___ Dataset records ___

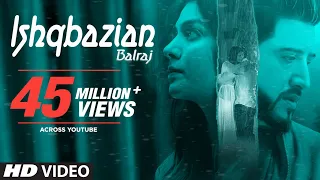 Download Balraj: Ishqbazian (Full Video Song) G Guri | Singh Jeet | Latest Punjabi Songs 2018 MP3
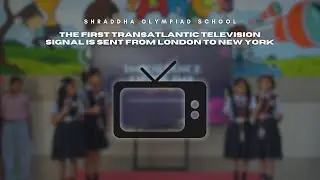 Daily Assembly Highlights | First Transatlantic TV Signal | Shraddha Olympiad School | 7 Feb 2025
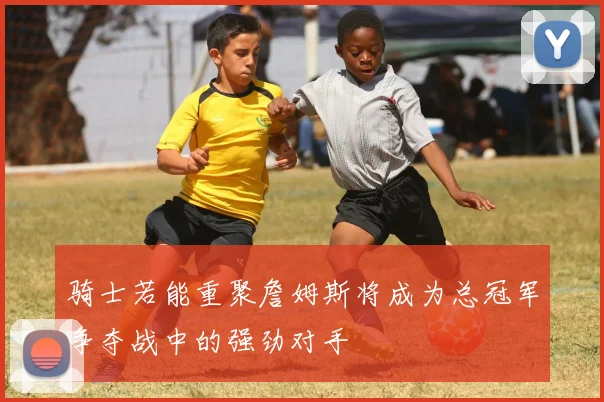 骑士若能重聚詹姆斯将成为总冠军争夺战中的强劲对手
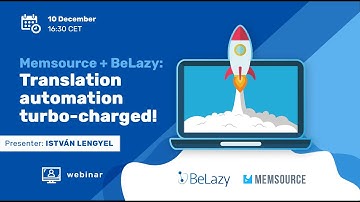 Memsource + BeLazy: Translation automation turbo-charged!
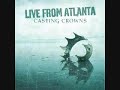 04 Here I Go Again Live Casting Crowns mp3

___

Exercise:
Render the rows above as a numbered list, skipping any blank lines and leaving the pictures out.

Output below:
1.  Download Balraj: Ishqbazian (Full Video Song) G Guri | Singh Jeet | Latest Punjabi Songs 2018 MP3
2.  Daily Assembly Highlights | First Transatlantic TV Signal | Shraddha Olympiad School | 7 Feb 2025
3.  骑士若能重聚詹姆斯将成为总冠军争夺战中的强劲对手
4.  Memsource + BeLazy: Translation automation turbo-charged!
5.  04 Here I Go Again Live Casting Crowns mp3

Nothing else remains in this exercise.